The Consequences of Default
The failure to pay your debts has two major consequences.
Your credit score would be the first thing to take a hit. CIBIL and other credit rating agencies receive all credit-related information about loan owners and credit card users. You know the history of your credit, ending up. Any application for a loan today needs to read your Credit Score.
Only if your credit score is found favorable, your request is approved. Your credit rating will decrease if you default your payments. This makes it difficult, if not impossible, to take loans in the future.

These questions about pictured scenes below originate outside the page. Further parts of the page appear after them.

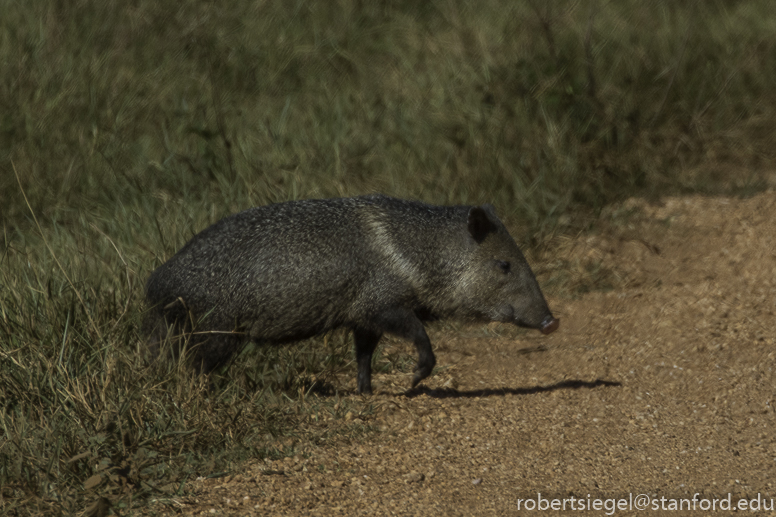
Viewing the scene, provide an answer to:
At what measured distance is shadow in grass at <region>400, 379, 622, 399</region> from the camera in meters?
4.63

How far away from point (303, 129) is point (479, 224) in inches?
100

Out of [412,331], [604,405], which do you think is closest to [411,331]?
[412,331]

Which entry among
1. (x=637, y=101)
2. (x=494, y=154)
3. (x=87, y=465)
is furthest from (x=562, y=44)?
(x=87, y=465)

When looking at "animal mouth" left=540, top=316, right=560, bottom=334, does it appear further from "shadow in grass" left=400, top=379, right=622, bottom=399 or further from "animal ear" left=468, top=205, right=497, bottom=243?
"animal ear" left=468, top=205, right=497, bottom=243

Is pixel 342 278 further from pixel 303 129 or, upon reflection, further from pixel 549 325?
pixel 303 129

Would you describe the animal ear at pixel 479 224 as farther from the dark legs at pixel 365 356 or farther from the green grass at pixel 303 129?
the green grass at pixel 303 129

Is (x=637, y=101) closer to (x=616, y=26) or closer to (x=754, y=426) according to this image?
(x=616, y=26)

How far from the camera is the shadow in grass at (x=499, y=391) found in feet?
15.2

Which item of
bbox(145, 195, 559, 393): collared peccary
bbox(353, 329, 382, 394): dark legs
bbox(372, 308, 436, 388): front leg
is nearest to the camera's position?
bbox(145, 195, 559, 393): collared peccary

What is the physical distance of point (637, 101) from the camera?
689cm

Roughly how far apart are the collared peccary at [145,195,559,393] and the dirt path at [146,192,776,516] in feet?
1.40

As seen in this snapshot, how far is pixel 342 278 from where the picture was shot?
4.30 m

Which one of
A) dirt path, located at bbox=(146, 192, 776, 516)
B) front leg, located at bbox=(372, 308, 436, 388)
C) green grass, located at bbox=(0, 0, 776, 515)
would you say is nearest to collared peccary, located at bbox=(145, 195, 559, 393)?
front leg, located at bbox=(372, 308, 436, 388)

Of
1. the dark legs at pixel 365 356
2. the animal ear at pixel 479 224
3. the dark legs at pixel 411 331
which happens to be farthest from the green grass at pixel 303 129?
the animal ear at pixel 479 224
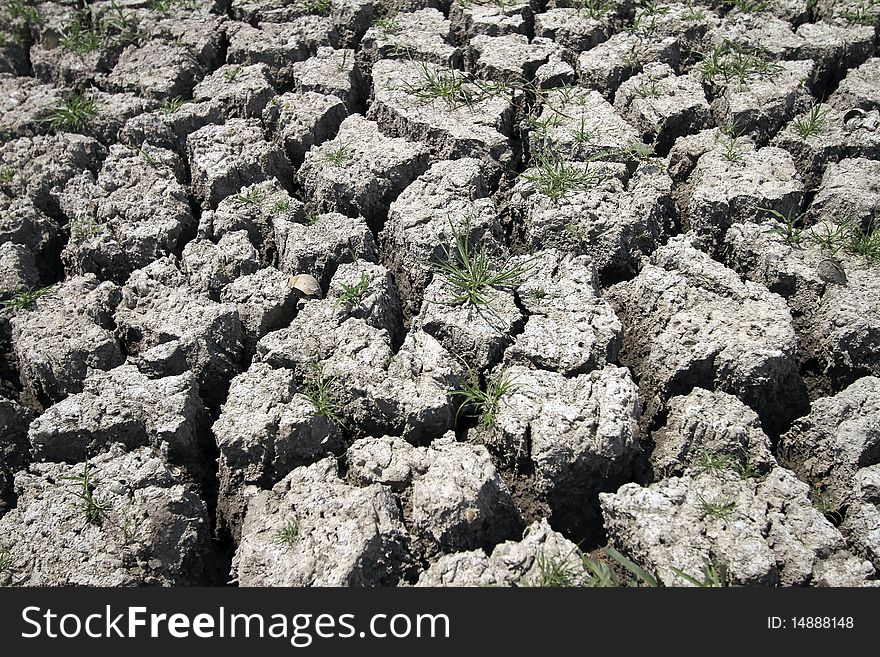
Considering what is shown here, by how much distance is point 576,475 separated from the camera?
217 centimetres

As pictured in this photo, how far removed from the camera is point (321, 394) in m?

Second, after legal proceedings, the property used as collateral can be repossessed and subsequently auctioned by the lender.
Benefit of Doubt
Every borrower has the option and the right to approach the bank. if the repayment of instalments is challenging and if the option of restructuring the debt allows, check for a smooth repayment process has been selected.
The creditor will be informed of the amount overdue with interest and penalty interest. If the bank has reasons to believe that the customer knowingly delays payments, or if the customer has not drawn up a definite action plan for reimbursing duties.
The bank may decide to take legal action. If a guarantor exists, the bank can approach him in the sense that he should pay the loan if the applicant defaults under a guarantee agreement.
The bank's follow-up will begin once a single refund is missed. However, further proceedings depend on the attitude and circumstances of the consumer to the matter. It is definitely not out of blue that legal procedure emerges; it is a process that has been used if the initial measures fail.
Situations such as death, health problems or accidents are likely to break the payment schedule unintentionally. In these cases, the banks shall give the customer or his family reasonable holidays.
The guidelines of the Reserve Bank of India state that banks must give them fair time to pay and also prohibit the use of 'muscle power' to recover loans. There is a code of conduct that must be respected by the banks.
Assets Collateral
The last thing to consider is collateral. Collateral. If the creditor cannot refund the loan even after legal acknowledgement and the last option is to recover it by means of a collateral.
Should the borrower give property as a guarantee in this case the borrower will have to sell the property and recover the loan. In such case, the borrower will be allowed to sell the property.
As such, defaulting on your loan would not be a wise, if voluntarily, but when the time is really tough, then, above all, if the borrower has a justifiable reason for failing to reimburse.
What happens if various kinds of loans are defaulted ?
For Gold Loans:
For gold loans, the lender is fully authorized to sell the gold and to recover its money, if the lender fails to reimburse it. If the gold price is higher, the remaining money is returned to the borrower after taking the outstanding amount.
For Home Loan:
Any default against a house will lead to the lender's auction of the property in the lawsuit.
For Auto Loan:
The car can be seized if auto loans have been defaulted or the car loan cannot be repaid.
For Personal Loan:
Personal loans are not secured in kind and so banks have no borrower 's assets to seize or own. In this instance, the bank has the authority to present the borrower with a criminal or civil suit.